Work item: Down to the last line, reproduce the data that follows, but skip the pictures.

>>>

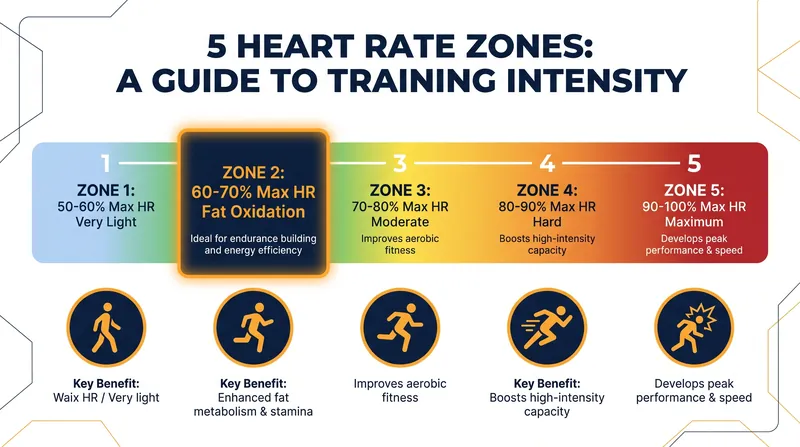 5 HEART RATE ZONES:
A GUIDE TO TRAINING INTENSITY

1
ZONE 1:
50-60% Max HR
Very Light

ZONE 2:
60-70% Max HR
Fat Oxidation
Ideal for endurance building and energy efficiency

3
ZONE 3:
70-80% Max HR
Moderate
Improves aerobic fitness

4
ZONE 4:
80-90% Max HR
Hard
Boosts high-intensity capacity

5
ZONE 5:
90-100% Max HR
Maximum
Develops peak performance & speed

Key Benefit:
Waix HR / Very light

Key Benefit:
Enhanced fat metabolism & stamina

Improves aerobic fitness

Key Benefit:
Boosts high-intensity capacity

Develops peak performance & speed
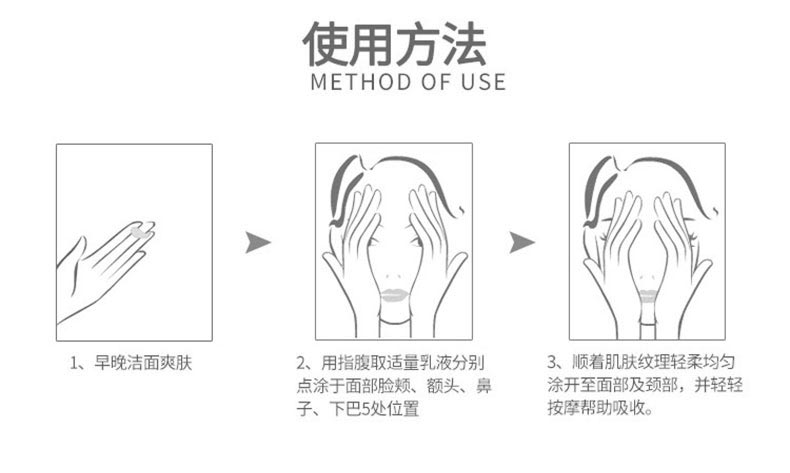 使用方法
METHOD OF USE

1、早晚洁面爽肤

2、用指腹取适量乳液分别点涂于面部脸颊、额头、鼻子、下巴5处位置

3、顺着肌肤纹理轻柔均匀涂开至面部及颈部，并轻轻按摩帮助吸收。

<<<

Solution for this exercise:
 5 HEART RATE ZONES:
A GUIDE TO TRAINING INTENSITY

1
ZONE 1:
50-60% Max HR
Very Light

ZONE 2:
60-70% Max HR
Fat Oxidation
Ideal for endurance building and energy efficiency

3
ZONE 3:
70-80% Max HR
Moderate
Improves aerobic fitness

4
ZONE 4:
80-90% Max HR
Hard
Boosts high-intensity capacity

5
ZONE 5:
90-100% Max HR
Maximum
Develops peak performance & speed

Key Benefit:
Waix HR / Very light

Key Benefit:
Enhanced fat metabolism & stamina

Improves aerobic fitness

Key Benefit:
Boosts high-intensity capacity

Develops peak performance & speed
 使用方法
METHOD OF USE

1、早晚洁面爽肤

2、用指腹取适量乳液分别点涂于面部脸颊、额头、鼻子、下巴5处位置

3、顺着肌肤纹理轻柔均匀涂开至面部及颈部，并轻轻按摩帮助吸收。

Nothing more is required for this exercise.